Lines from the one containing "labeled regions (frame 2" to the end of the entries below must be reproduced exactly, with both end lines kept and no other line added.
-------- Data
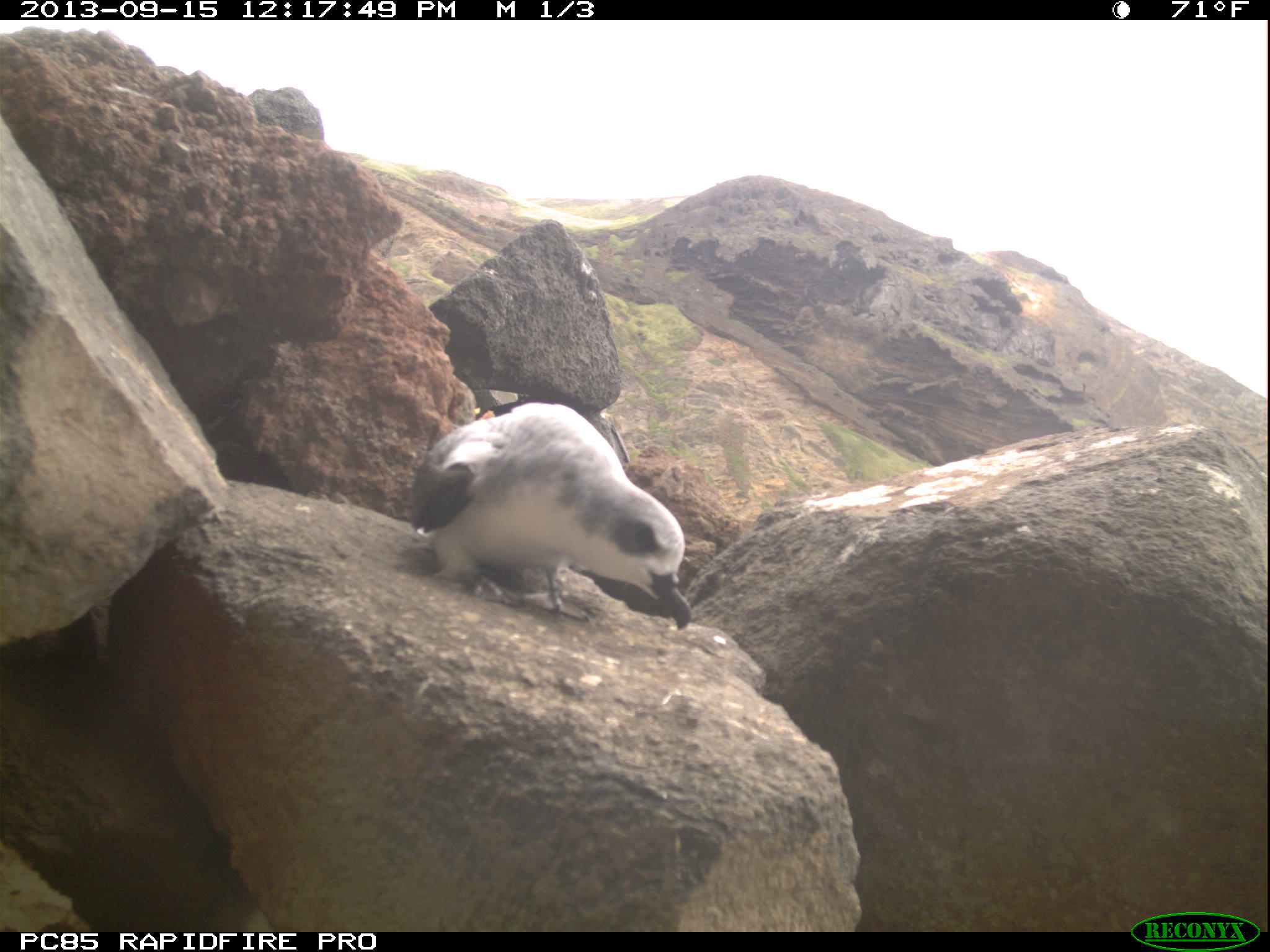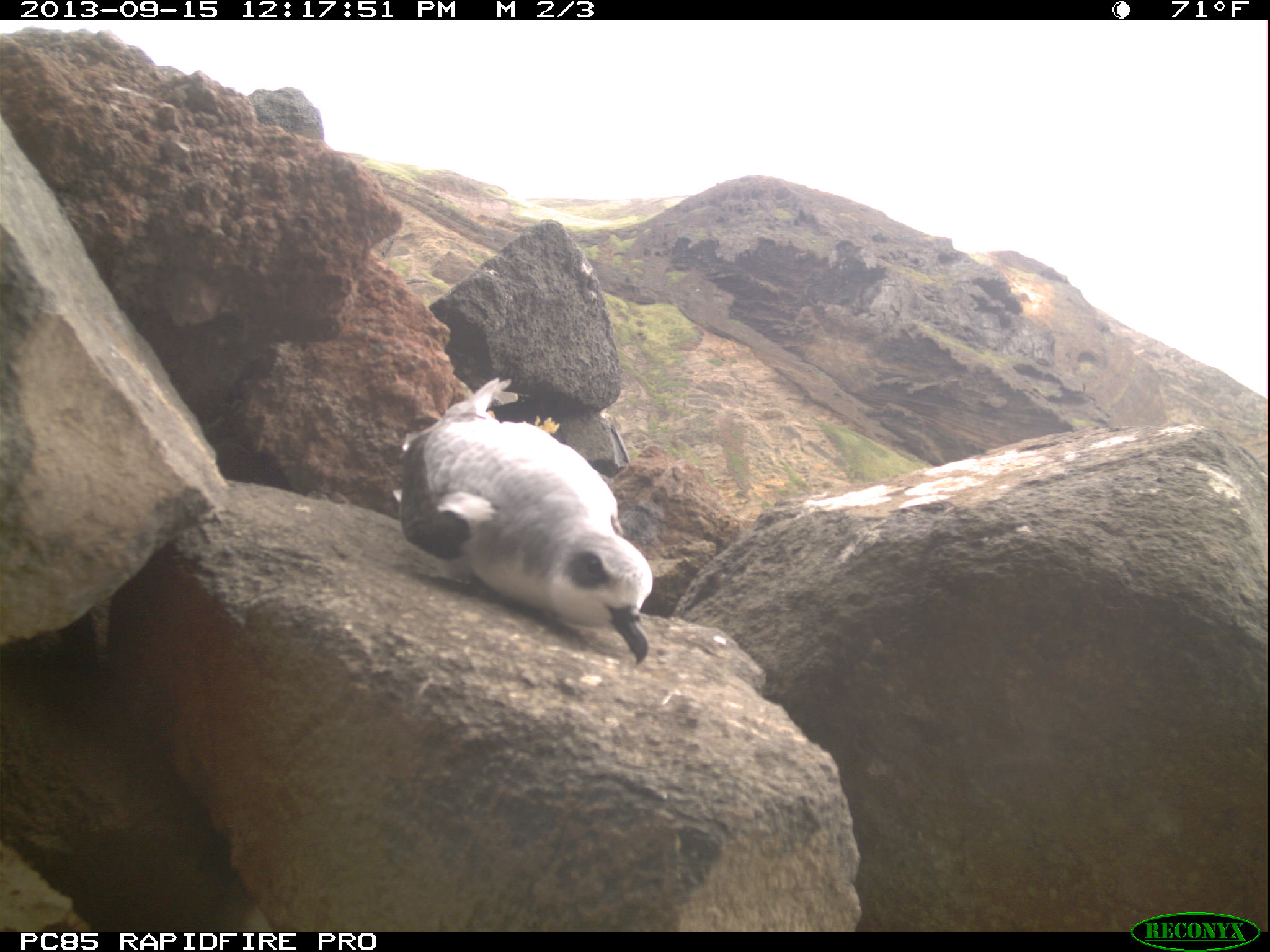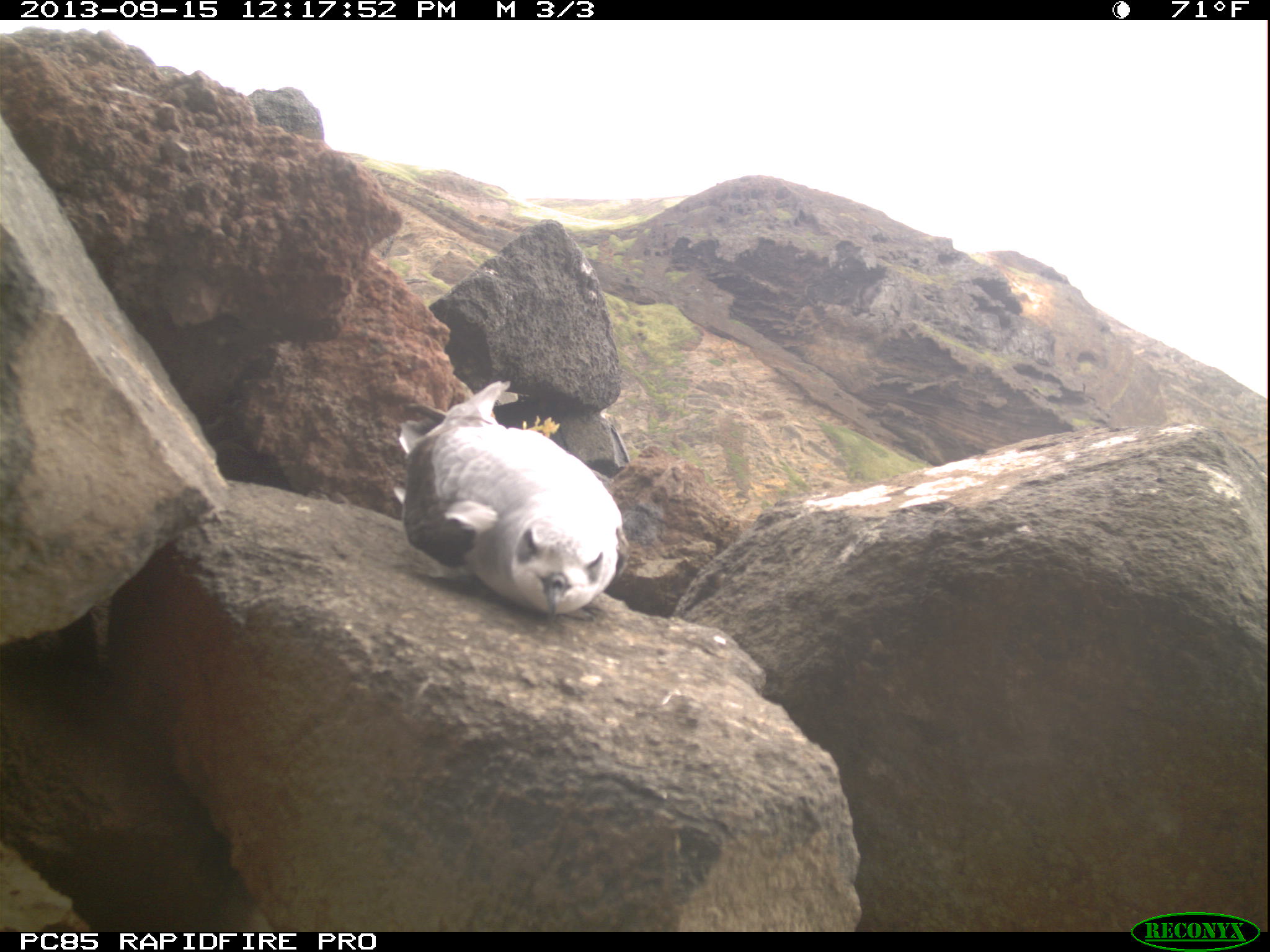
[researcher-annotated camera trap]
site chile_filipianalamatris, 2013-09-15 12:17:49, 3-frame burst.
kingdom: Animalia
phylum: Chordata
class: Aves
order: Procellariiformes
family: Procellariidae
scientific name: Procellariidae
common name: petrel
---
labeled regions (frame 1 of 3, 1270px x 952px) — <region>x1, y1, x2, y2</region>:
petrel: <region>405, 384, 700, 643</region>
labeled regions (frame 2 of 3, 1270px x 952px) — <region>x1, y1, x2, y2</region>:
petrel: <region>389, 370, 653, 667</region>; <region>203, 899, 276, 935</region>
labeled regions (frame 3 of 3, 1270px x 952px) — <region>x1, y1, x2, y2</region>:
petrel: <region>387, 376, 621, 624</region>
----------------
(Completed exercise)
labeled regions (frame 2 of 3, 1270px x 952px) — <region>x1, y1, x2, y2</region>:
petrel: <region>389, 370, 653, 667</region>; <region>203, 899, 276, 935</region>
labeled regions (frame 3 of 3, 1270px x 952px) — <region>x1, y1, x2, y2</region>:
petrel: <region>387, 376, 621, 624</region>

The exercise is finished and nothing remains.